Please copy out the entries below word for word, leaving nothing out.

:::

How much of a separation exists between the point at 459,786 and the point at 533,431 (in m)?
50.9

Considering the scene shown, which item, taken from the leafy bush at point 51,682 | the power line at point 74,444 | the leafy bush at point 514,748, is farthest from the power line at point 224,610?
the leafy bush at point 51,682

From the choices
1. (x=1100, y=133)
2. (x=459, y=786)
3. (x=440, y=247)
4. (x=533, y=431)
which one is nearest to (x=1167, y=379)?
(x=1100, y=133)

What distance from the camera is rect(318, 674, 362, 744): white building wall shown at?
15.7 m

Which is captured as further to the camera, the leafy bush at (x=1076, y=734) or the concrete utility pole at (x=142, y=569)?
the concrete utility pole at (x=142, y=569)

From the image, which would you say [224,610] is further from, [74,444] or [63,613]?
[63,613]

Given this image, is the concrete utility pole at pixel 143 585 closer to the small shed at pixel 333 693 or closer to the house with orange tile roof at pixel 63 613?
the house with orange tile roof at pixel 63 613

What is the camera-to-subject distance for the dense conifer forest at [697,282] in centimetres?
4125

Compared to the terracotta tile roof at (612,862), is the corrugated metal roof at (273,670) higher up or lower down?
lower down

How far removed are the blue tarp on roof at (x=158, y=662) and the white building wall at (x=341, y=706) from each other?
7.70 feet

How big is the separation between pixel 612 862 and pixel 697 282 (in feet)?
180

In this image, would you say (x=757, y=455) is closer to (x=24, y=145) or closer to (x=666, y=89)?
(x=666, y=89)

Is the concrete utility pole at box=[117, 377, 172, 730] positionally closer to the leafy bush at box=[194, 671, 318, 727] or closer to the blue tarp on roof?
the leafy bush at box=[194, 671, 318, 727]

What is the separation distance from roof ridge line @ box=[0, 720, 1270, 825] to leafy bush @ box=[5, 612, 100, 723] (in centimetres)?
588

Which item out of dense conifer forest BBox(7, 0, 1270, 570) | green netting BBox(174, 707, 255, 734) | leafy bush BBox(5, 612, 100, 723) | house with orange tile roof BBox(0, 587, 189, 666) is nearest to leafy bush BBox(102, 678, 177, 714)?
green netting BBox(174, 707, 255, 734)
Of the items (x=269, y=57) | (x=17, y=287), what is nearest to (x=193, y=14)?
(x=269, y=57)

:::

* [Reply]:
How much of a separation exists between the point at 459,786 and the point at 533,431 (in m)?
50.9

Considering the scene shown, which item, taken from the leafy bush at point 51,682 | the power line at point 74,444 | the leafy bush at point 514,748, is farthest from the power line at point 224,610?
the leafy bush at point 51,682

From the choices
1. (x=1100, y=133)
2. (x=459, y=786)
3. (x=440, y=247)
4. (x=533, y=431)
which one is nearest to (x=1167, y=379)?
(x=1100, y=133)

What distance from the camera is rect(318, 674, 362, 744): white building wall shown at?
15.7 m

Which is captured as further to the camera, the leafy bush at (x=1076, y=734) or the concrete utility pole at (x=142, y=569)?
the concrete utility pole at (x=142, y=569)

From the image, which would you say [224,610] is further from, [74,444] or [63,613]?
[63,613]

Given this image, is the concrete utility pole at pixel 143 585 closer to the small shed at pixel 333 693 or closer to the house with orange tile roof at pixel 63 613?
the house with orange tile roof at pixel 63 613

What is the camera-to-subject distance for the dense conifer forest at [697,282] in centimetres?
4125

Compared to the terracotta tile roof at (612,862), is the corrugated metal roof at (273,670) higher up or lower down?
lower down

How far removed are the blue tarp on roof at (x=158, y=662) and the white building wall at (x=341, y=706) from each other?
7.70 feet

How big is the separation between pixel 612 862 and pixel 697 282 (in feet)?
180

In this image, would you say (x=757, y=455) is closer to (x=24, y=145) or closer to (x=666, y=89)?
(x=666, y=89)

Is the concrete utility pole at box=[117, 377, 172, 730] positionally closer to the leafy bush at box=[194, 671, 318, 727] or closer to the blue tarp on roof?
the leafy bush at box=[194, 671, 318, 727]

What is the separation distance from roof ridge line @ box=[0, 720, 1270, 825] to leafy bush @ box=[5, 612, 100, 723] (in centimetres)?
588

Which item out of dense conifer forest BBox(7, 0, 1270, 570) | green netting BBox(174, 707, 255, 734) | leafy bush BBox(5, 612, 100, 723) | house with orange tile roof BBox(0, 587, 189, 666) is nearest to leafy bush BBox(102, 678, 177, 714)?
green netting BBox(174, 707, 255, 734)
Of the items (x=269, y=57) | (x=17, y=287), what is nearest to (x=193, y=14)?
(x=269, y=57)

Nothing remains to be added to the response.